§ Given text
** begin **
Metadata-Version: 2.4
Name: pdfhandleretc
Version: 0.1.0
Summary: Lightweight command-line and Python API toolkit for PDF text extraction, encryption, permissions, and more.
Author-email: Erik Carr <your.email@example.com>
License: CC0-1.0
Project-URL: Homepage, https://github.com/carret1268/pdfhandleretc
Project-URL: Repository, https://github.com/carret1268/pdfhandleretc
Project-URL: Issues, https://github.com/carret1268/pdfhandleretc/issues
Keywords: pdf,pdfminer,pikepdf,encryption,text-extraction,cli
Classifier: Programming Language :: Python :: 3
Classifier: License :: CC0 1.0 Universal (CC0 1.0) Public Domain Dedication
Classifier: Operating System :: OS Independent
Classifier: Topic :: Text Processing :: General
Classifier: Topic :: Utilities
Requires-Python: >=3.10
Description-Content-Type: text/markdown
License-File: LICENSE
Requires-Dist: pdfminer.six>=20221105
Requires-Dist: pikepdf>=7.0.0
Requires-Dist: colorama>=0.4.6
Dynamic: license-file

[![PyPI](https://img.shields.io/pypi/v/pdfhandleretc.svg)](https://pypi.org/project/pdfhandleretc/)
** end **
§ Information given
** begin **
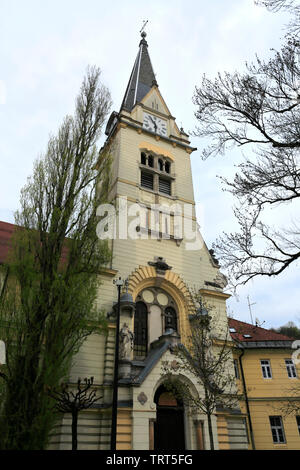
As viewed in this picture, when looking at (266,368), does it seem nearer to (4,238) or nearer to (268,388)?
(268,388)

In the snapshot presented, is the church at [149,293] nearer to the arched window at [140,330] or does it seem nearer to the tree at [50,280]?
the arched window at [140,330]

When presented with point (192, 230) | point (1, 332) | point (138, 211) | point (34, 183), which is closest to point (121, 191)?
point (138, 211)

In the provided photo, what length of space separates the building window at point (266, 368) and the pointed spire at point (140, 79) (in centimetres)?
2237

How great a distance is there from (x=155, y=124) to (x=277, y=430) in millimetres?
23527

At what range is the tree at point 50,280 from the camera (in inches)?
351

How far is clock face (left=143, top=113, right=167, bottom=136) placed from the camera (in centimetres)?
2734

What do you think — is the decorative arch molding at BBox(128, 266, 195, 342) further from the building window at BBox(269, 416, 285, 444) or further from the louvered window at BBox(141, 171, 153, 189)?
the building window at BBox(269, 416, 285, 444)

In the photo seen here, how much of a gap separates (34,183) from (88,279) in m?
4.14

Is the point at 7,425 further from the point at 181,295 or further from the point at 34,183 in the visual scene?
the point at 181,295

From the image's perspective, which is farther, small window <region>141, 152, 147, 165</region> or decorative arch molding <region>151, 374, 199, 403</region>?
small window <region>141, 152, 147, 165</region>

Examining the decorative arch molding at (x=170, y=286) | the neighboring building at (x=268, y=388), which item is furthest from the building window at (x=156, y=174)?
the neighboring building at (x=268, y=388)

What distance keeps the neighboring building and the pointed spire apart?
70.8ft

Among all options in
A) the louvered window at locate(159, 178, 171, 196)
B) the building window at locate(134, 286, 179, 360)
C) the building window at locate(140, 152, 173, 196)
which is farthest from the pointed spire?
the building window at locate(134, 286, 179, 360)

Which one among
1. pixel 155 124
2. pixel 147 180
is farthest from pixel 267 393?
pixel 155 124
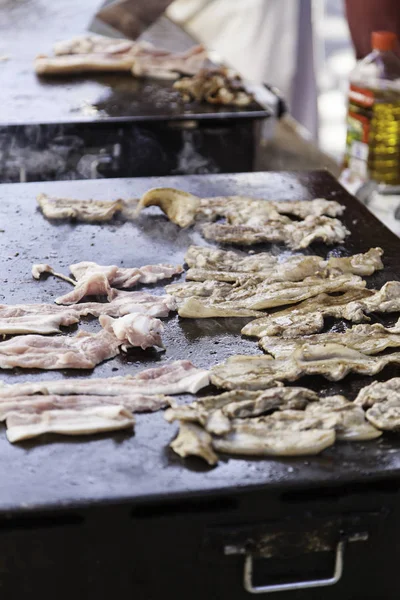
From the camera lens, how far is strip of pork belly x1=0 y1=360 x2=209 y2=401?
1.95 m

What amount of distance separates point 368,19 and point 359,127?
67.2 inches

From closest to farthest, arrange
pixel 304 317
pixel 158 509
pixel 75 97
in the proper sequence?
pixel 158 509
pixel 304 317
pixel 75 97

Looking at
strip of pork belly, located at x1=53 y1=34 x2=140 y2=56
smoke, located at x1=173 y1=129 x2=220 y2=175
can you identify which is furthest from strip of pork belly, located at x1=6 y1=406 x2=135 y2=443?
strip of pork belly, located at x1=53 y1=34 x2=140 y2=56

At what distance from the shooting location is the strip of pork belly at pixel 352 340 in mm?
2162

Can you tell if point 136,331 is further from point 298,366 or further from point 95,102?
point 95,102

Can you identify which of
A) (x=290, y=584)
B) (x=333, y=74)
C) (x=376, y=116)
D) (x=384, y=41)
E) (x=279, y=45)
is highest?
(x=384, y=41)

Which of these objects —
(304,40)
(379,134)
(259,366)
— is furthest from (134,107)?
(304,40)

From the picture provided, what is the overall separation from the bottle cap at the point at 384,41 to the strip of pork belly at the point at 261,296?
1.70 metres

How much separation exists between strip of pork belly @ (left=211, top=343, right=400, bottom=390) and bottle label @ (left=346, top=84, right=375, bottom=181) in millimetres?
2068

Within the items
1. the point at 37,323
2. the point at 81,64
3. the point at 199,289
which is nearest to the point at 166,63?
the point at 81,64

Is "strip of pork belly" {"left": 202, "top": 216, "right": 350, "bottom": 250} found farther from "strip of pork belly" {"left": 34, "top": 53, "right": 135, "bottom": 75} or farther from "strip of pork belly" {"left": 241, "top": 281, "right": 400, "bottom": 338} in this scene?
"strip of pork belly" {"left": 34, "top": 53, "right": 135, "bottom": 75}

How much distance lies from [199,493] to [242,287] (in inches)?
38.7

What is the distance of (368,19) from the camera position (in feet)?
17.6

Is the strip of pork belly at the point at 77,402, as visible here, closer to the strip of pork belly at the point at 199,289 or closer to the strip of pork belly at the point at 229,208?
the strip of pork belly at the point at 199,289
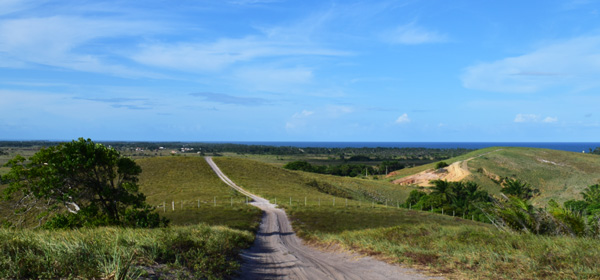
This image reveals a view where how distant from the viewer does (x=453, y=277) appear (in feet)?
27.0

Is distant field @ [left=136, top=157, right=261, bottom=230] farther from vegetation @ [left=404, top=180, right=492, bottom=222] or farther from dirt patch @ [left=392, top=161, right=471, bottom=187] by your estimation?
dirt patch @ [left=392, top=161, right=471, bottom=187]

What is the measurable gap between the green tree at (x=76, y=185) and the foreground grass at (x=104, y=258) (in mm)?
12692

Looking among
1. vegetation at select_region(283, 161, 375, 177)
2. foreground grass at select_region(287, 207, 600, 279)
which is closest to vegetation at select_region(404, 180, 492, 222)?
foreground grass at select_region(287, 207, 600, 279)

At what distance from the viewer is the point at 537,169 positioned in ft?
398

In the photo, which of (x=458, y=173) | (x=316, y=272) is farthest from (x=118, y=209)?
(x=458, y=173)

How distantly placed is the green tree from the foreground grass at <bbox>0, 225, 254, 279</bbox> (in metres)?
12.7

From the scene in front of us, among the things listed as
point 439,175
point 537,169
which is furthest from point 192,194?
point 537,169

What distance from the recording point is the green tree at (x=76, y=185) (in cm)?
1992

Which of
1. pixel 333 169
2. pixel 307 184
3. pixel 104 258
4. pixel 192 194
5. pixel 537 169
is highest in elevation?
pixel 104 258

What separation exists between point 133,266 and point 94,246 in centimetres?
118

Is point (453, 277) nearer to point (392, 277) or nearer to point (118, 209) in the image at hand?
point (392, 277)

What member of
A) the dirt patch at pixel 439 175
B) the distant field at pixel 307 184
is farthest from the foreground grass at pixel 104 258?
the dirt patch at pixel 439 175

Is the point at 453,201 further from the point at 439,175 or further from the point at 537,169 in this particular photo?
the point at 537,169

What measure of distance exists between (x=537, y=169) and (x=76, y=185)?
136149mm
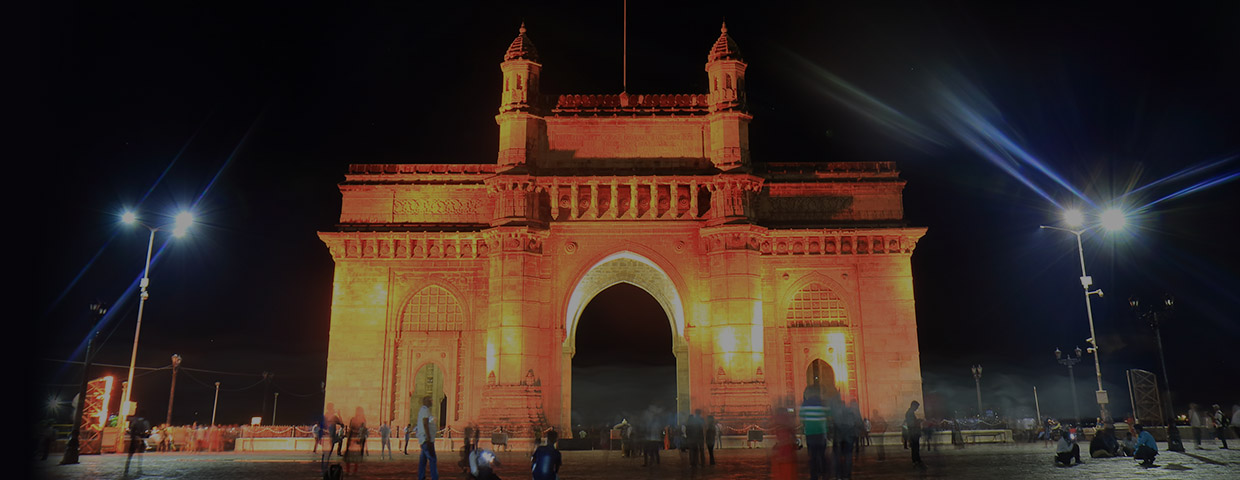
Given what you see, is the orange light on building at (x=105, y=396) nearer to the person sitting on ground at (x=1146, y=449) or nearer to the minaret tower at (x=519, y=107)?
the minaret tower at (x=519, y=107)

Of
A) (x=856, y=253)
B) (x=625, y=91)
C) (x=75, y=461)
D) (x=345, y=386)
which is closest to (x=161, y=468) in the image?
(x=75, y=461)

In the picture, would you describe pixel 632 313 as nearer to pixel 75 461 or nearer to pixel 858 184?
pixel 858 184

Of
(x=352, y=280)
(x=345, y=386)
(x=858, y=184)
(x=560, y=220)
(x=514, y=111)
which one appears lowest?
(x=345, y=386)

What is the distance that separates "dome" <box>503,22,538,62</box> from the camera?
36.0m

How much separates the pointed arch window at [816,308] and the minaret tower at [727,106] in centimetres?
659

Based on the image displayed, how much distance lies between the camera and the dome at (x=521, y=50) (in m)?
36.0

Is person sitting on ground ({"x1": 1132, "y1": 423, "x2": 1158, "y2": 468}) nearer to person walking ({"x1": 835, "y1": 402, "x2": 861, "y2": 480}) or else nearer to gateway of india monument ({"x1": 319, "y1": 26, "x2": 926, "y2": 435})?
person walking ({"x1": 835, "y1": 402, "x2": 861, "y2": 480})

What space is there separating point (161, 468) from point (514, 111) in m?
20.5

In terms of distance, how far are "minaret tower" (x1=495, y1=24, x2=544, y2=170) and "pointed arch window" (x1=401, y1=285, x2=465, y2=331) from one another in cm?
671

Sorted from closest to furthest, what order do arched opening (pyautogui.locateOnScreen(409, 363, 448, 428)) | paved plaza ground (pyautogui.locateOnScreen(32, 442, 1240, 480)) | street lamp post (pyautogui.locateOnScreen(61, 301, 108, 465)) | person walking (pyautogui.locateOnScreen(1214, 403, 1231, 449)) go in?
paved plaza ground (pyautogui.locateOnScreen(32, 442, 1240, 480))
street lamp post (pyautogui.locateOnScreen(61, 301, 108, 465))
person walking (pyautogui.locateOnScreen(1214, 403, 1231, 449))
arched opening (pyautogui.locateOnScreen(409, 363, 448, 428))

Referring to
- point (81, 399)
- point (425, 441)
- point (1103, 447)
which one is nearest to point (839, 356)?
point (1103, 447)

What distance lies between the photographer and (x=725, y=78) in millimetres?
36312

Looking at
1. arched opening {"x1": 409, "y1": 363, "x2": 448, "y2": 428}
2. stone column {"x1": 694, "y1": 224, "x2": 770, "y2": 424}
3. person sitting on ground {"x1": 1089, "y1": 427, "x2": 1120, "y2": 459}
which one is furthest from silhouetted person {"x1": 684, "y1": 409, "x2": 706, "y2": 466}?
arched opening {"x1": 409, "y1": 363, "x2": 448, "y2": 428}

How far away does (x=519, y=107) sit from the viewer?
116ft
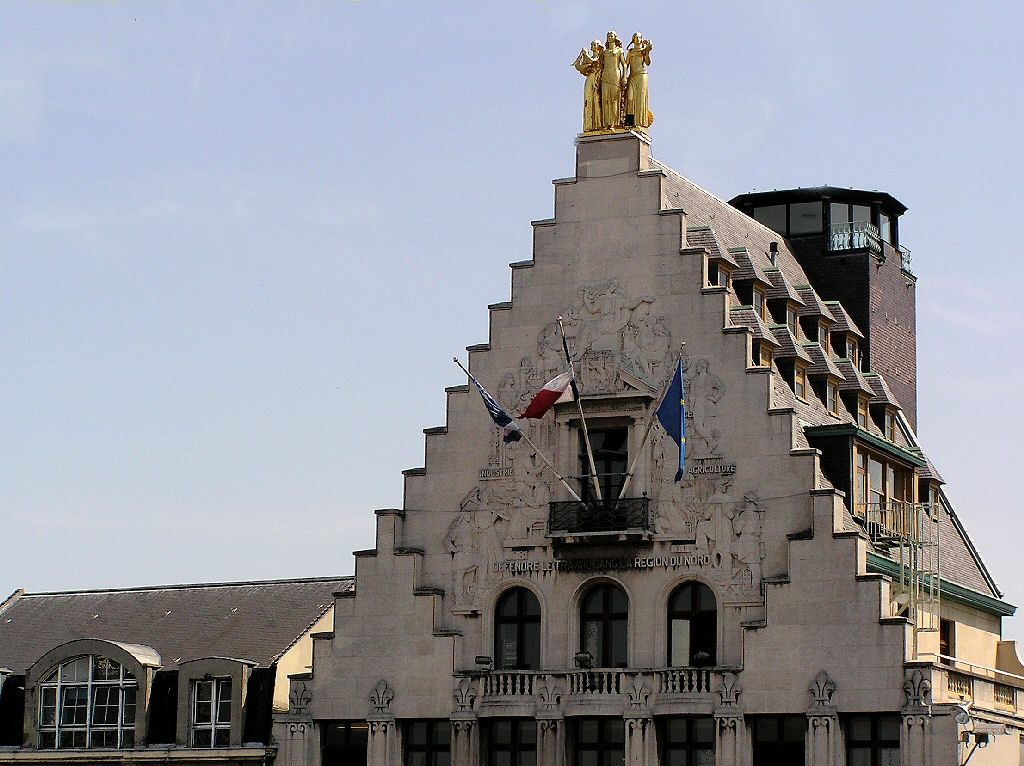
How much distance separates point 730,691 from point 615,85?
1883 centimetres

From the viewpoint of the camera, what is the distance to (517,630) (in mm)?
70750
** end **
§ Required task A
From the pdfhandleretc metadata, set down the passage starting with "Metadata-Version: 2.4" and going on through "permissions, and more.".
§ Required task B
Summarize the pdfhandleretc metadata in two sentences.

§ Task output A
Metadata-Version: 2.4
Name: pdfhandleretc
Version: 0.1.0
Summary: Lightweight command-line and Python API toolkit for PDF text extraction, encryption, permissions, and more.

§ Task output B
pdfhandleretc 0.1.0 is a lightweight command-line and Python API toolkit for PDF text extraction, encryption, permissions, and more, released under the CC0-1.0 license. It requires Python 3.10 or later and depends on pdfminer.six, pikepdf, and colorama.